Source data =
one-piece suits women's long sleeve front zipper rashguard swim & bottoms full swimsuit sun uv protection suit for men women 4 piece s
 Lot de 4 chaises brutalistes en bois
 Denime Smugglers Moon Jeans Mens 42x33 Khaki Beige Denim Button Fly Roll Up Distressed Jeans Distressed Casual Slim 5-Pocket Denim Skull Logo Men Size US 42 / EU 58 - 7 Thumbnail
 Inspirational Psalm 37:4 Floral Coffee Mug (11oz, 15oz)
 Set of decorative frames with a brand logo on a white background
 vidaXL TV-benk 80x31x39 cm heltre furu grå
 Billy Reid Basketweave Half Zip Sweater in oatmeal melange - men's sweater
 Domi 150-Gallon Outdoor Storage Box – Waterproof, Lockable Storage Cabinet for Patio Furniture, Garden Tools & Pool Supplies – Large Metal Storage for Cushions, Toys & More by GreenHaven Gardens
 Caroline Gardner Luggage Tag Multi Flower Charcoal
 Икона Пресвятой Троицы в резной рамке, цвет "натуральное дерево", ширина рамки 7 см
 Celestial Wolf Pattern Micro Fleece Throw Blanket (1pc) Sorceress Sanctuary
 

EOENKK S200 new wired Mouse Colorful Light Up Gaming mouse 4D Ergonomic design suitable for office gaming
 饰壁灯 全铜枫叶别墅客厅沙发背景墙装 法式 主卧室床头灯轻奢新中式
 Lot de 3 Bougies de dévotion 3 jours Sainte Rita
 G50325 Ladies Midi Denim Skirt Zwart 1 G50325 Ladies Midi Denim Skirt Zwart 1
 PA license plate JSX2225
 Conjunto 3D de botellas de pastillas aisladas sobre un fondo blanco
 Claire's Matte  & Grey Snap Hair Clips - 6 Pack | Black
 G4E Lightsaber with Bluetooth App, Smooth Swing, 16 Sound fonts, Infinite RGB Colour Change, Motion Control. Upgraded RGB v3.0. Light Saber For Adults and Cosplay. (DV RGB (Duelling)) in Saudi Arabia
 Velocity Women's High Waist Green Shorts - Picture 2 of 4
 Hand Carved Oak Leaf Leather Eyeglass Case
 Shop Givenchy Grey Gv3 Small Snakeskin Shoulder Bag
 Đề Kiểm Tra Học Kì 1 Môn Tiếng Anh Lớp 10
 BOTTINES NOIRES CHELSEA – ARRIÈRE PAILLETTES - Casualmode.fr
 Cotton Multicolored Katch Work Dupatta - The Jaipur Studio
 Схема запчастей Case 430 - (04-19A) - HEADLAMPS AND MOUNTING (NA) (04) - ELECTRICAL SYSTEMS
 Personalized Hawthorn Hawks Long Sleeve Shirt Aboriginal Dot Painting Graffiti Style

The problem =
Only the lines above, from the first through the one holding "Shop Givenchy Grey", are to be output, and they must be copied exactly.

Answer section =
one-piece suits women's long sleeve front zipper rashguard swim & bottoms full swimsuit sun uv protection suit for men women 4 piece s
 Lot de 4 chaises brutalistes en bois
 Denime Smugglers Moon Jeans Mens 42x33 Khaki Beige Denim Button Fly Roll Up Distressed Jeans Distressed Casual Slim 5-Pocket Denim Skull Logo Men Size US 42 / EU 58 - 7 Thumbnail
 Inspirational Psalm 37:4 Floral Coffee Mug (11oz, 15oz)
 Set of decorative frames with a brand logo on a white background
 vidaXL TV-benk 80x31x39 cm heltre furu grå
 Billy Reid Basketweave Half Zip Sweater in oatmeal melange - men's sweater
 Domi 150-Gallon Outdoor Storage Box – Waterproof, Lockable Storage Cabinet for Patio Furniture, Garden Tools & Pool Supplies – Large Metal Storage for Cushions, Toys & More by GreenHaven Gardens
 Caroline Gardner Luggage Tag Multi Flower Charcoal
 Икона Пресвятой Троицы в резной рамке, цвет "натуральное дерево", ширина рамки 7 см
 Celestial Wolf Pattern Micro Fleece Throw Blanket (1pc) Sorceress Sanctuary
 

EOENKK S200 new wired Mouse Colorful Light Up Gaming mouse 4D Ergonomic design suitable for office gaming
 饰壁灯 全铜枫叶别墅客厅沙发背景墙装 法式 主卧室床头灯轻奢新中式
 Lot de 3 Bougies de dévotion 3 jours Sainte Rita
 G50325 Ladies Midi Denim Skirt Zwart 1 G50325 Ladies Midi Denim Skirt Zwart 1
 PA license plate JSX2225
 Conjunto 3D de botellas de pastillas aisladas sobre un fondo blanco
 Claire's Matte  & Grey Snap Hair Clips - 6 Pack | Black
 G4E Lightsaber with Bluetooth App, Smooth Swing, 16 Sound fonts, Infinite RGB Colour Change, Motion Control. Upgraded RGB v3.0. Light Saber For Adults and Cosplay. (DV RGB (Duelling)) in Saudi Arabia
 Velocity Women's High Waist Green Shorts - Picture 2 of 4
 Hand Carved Oak Leaf Leather Eyeglass Case
 Shop Givenchy Grey Gv3 Small Snakeskin Shoulder Bag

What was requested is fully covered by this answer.